When I told my writers that such arbitrary directives almost always fail to help writers establish a viable daily practice, and that they were among hundreds of thousands of people stymied by such misguided orders, they felt much better about having terminated the self-torture; and they wanted to know what I recommended they do to establish a writing practice.

Writing, I told them, and I mean handwriting, is a physical activity as well as a mental activity. If you have a goal of doing twenty pushups, and have never done one pushup or only ever done a few, I think you will agree you would be foolish to try to do twenty pushups on your first try. You will have a much better chance of attaining your goal by starting with one pushup and working your way up to twenty, gradually, over many weeks of practicing. Similarly with writing, if you have a goal of writing for an hour every day, you will have a much better chance of attaining that goal by starting with five minutes and working your way up from there.

Furthermore, every writer is unique. You may be someone for whom, ultimately, writing every day is not ideal. You may be a three days on, one day off kind of writer. Or you may be a half-hour in the morning, an hour in the evening writer.
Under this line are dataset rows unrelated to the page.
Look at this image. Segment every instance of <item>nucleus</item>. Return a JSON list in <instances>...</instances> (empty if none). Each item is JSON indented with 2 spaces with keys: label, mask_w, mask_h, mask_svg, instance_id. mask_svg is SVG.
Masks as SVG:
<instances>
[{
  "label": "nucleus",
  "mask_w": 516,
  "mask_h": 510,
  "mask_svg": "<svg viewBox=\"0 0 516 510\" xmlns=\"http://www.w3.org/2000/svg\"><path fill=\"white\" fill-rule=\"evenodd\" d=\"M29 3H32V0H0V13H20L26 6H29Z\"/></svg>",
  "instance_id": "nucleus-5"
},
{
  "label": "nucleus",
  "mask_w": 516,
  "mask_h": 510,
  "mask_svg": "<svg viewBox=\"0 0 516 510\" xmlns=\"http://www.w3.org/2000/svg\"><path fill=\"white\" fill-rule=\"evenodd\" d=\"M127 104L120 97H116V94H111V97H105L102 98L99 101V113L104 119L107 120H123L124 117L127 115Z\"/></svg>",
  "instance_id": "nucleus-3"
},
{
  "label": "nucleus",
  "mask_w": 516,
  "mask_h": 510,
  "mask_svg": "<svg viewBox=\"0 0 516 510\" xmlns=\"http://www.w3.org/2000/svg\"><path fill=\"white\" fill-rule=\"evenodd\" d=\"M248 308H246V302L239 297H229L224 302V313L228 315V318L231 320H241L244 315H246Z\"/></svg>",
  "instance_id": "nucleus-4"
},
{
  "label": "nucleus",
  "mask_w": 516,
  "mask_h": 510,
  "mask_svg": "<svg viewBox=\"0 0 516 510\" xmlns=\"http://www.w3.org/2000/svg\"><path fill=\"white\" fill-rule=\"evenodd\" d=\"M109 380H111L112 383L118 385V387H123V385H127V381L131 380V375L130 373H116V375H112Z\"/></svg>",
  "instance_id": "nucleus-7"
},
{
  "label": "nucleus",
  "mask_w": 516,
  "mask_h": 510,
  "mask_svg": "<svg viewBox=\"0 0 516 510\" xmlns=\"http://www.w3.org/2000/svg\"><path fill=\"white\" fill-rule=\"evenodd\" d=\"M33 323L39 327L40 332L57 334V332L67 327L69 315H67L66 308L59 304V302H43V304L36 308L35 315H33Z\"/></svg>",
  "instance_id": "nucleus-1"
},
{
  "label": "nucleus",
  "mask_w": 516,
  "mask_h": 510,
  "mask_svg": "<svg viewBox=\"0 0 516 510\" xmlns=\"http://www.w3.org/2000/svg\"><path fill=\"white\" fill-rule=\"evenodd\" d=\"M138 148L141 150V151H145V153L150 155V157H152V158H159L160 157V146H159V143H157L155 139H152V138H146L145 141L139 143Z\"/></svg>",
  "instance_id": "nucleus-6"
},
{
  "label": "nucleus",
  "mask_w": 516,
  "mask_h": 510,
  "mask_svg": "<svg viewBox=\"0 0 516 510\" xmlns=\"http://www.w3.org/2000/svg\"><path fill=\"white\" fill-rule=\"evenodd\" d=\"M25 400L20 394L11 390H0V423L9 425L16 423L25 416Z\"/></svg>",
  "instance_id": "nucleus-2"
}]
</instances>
The idea that everyone should follow someone else’s arbitrary idea of how much and how often a person should write has proven to be hugely destructive of the creative impulse in countless people who tried to follow such ill-conceived directives.

We develop habits through repetition of behavior. Every time you do something, your neurological system makes a brain map, an actual map in your brain composed of sequences of synapse firings, and this map is literally etched in your brain. Every time you repeat a particular behavior, your brain map for that activity is strengthened. When you repeat a behavior hundreds and thousands of times, your brain map for that behavior becomes a veritable super highway of habit.

So if you wish to develop a viable writing practice, decide on a comfortable place to write, show up there every day with the intention of writing something, and stay there, uninterrupted, for an amount of time that feels reasonable to you, whether you write anything or not. I suggest you begin with fifteen minutes. You probably will write something, but if you don’t, that’s okay. Or if you write for a few minutes and nothing more wants to come out, that’s okay, too. The important thing is to show up every day for a certain amount of time with the intention of putting pen to paper and seeing what happens.

If you enjoy writing exercises, start with a writing exercise to get your writing juices flowing.

I knew one writer who began her daily writing sessions by writing a postcard. She had a little stack of postcards with stamps affixed, and after lighting a candle and asking the writing gods for inspiration, she would write her postcard. By the time she completed the postcard, her writing engine was warmed up, and off she’d go. Or not. In any case she was there. Ready.

That’s the key: every day readiness in a situation conducive to doing. If you do so every day for seven weeks and don’t get in the habit of writing for a time every day, then perhaps writing every day, at this point in your life, is not your thing. Okay.

Many aspiring writers would say to me, “I need a goal, a purpose, something to inspire me.”

I would respond: in my experience, goals and purposes emerge from the practice, not the other way around.